In this case, the need to protect data is paramount in safeguarding private information from unscrupulous individuals.

Though most countries have well established legal mechanisms to prosecute crimes related to violation of data privacy, laws pertaining to data privacy vary from one country to another.

Entities intending to expand either in Canada or the United States of America have to be familiar with disparities in legal provisions governing data privacy in the two countries.

In the American context, the U.S. Privacy Act of 1974 stipulates the following;

The advent of database technology used to store private data raised privacy concerns in the American government, thereby leading to the crafting of laws to regulate the use of private data.

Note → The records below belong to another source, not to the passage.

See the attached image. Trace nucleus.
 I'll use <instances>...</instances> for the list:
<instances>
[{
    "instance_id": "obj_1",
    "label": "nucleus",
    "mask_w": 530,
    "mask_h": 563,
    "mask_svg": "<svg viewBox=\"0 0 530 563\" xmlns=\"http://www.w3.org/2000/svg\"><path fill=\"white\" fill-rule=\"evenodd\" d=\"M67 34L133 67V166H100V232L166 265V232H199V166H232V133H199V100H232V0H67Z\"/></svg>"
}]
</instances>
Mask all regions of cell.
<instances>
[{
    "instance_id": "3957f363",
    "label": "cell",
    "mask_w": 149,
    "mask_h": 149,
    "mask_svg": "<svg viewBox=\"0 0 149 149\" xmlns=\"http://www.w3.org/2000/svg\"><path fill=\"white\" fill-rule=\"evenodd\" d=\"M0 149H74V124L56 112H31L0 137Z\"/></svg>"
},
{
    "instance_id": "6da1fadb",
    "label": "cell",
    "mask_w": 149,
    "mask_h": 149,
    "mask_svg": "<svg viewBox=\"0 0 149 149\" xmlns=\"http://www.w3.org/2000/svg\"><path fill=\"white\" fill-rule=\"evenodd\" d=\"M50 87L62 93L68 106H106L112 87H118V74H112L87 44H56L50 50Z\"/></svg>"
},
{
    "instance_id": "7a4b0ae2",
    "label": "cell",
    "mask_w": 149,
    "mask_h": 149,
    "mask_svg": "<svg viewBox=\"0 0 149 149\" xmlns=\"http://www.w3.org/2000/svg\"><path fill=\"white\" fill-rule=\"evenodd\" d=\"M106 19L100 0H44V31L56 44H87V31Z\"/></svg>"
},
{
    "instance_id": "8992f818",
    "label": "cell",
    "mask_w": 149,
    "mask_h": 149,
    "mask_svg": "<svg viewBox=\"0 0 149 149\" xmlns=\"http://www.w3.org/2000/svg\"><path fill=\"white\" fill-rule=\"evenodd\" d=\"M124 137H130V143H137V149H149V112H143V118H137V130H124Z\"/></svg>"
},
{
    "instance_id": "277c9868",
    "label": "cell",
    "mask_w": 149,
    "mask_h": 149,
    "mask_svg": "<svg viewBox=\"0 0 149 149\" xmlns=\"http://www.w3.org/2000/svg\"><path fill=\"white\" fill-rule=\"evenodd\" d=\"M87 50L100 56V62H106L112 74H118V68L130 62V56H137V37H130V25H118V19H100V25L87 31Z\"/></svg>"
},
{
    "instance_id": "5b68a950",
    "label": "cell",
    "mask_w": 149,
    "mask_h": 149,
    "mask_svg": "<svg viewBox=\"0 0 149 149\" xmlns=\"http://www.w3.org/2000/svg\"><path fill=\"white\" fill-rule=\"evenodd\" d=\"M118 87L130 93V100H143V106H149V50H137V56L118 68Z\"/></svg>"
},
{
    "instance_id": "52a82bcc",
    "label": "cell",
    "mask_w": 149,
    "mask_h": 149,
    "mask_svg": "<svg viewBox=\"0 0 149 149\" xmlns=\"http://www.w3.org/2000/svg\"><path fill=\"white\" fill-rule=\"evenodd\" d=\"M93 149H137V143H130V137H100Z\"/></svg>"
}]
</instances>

The congress believed personal data held by the government might be misused in one way or another.

U.S. Privacy Act of 1974

The resulting outcome of this argument was the passing of the U.S. Privacy Act of 1974. The Act entailed various restrictions and rights on data held by government agencies in the United States of America.

The 1974 U.S. privacy Act entails the following aspects of regulations pertaining to data privacy;

  • Right for Us citizens to copy and access any data held by government agencies
  • The right of U.S. citizens to rectify errors on information submitted
  • Restrictions of access to data are limited to employees sourcing for clarification to know their roles in an organization.
  • Restrictions in sharing of information between nonfederal and federal entities through sharing of such information are limited in particular circumstances.
  • Agencies are required to follow the principles of data minimization during data collection. This is done by collecting only the relevant information to serve the intended purpose.

The U.S. data protection law differs from Canada’s data privacy laws in a number of ways.

Canada has four private sector statutes that guide, collection, disclosure, use and how information is managed. 

The private sector statutes laws include

  • Federal personal information protection and electronic documents Act SC.2000
  • Albert’s personal information protection act S.2003
  • British Columbia’s information protection act S.B.C. 2003
  • Quebec -an act representing the protection of private information in the private sector.

Federal Personal Information Protection and Electronic Documents Act SC.2000

Commonly known as PIPEDA, the private sector law guides international and inter provincial use of private information.

This law applies to personal information along with employee data held by federal regulated businesses that include airlines, internet service providers, banks and railways across Canada.

Additionally, PIPEDA applies to personal information collected by organizations during a commercial undertaking carried out in a province that doesn’t have similar laws.

Ideally, private sector statutes relating to privacy in Alberta, Quebec and British Columbia serve the same purpose as PIPEDA.

On the contrary, PIPEDA privacy statute doesn’t apply to commercial entities operating within the stipulated jurisdictions rather than federally regulated business enterprises guided by PIPEDA.

As showcased in this article, Canada and the United States of America have a distinctive mode of regulations touching on privacy laws.

In the American context, the country relies on a privacy act passed by congress in 1974, which offers various guidelines on data privacy.

The focus under American law is the protection of individual rights in conformity with state and federal laws. The American laws are regarded as sector-specific, which doesn’t adequately address the protection of data.

On the other hand, Canada has elaborate spelled out regulations touching on how private data should be handled across various sectors.

The country has robust data protection policies that are in line with the European unions’ General data protection regulation (GDPR) standards.

Conclusion

Investors find Canada’s privacy regulations more strict. Though healthy for investors, American privacy policies are regarded as lacking capacity to address the protection of private data adequately.

Various countries have different regulations governing the protection of data. The need for precise data protection laws is integral in avoiding situations where private data gets compromised.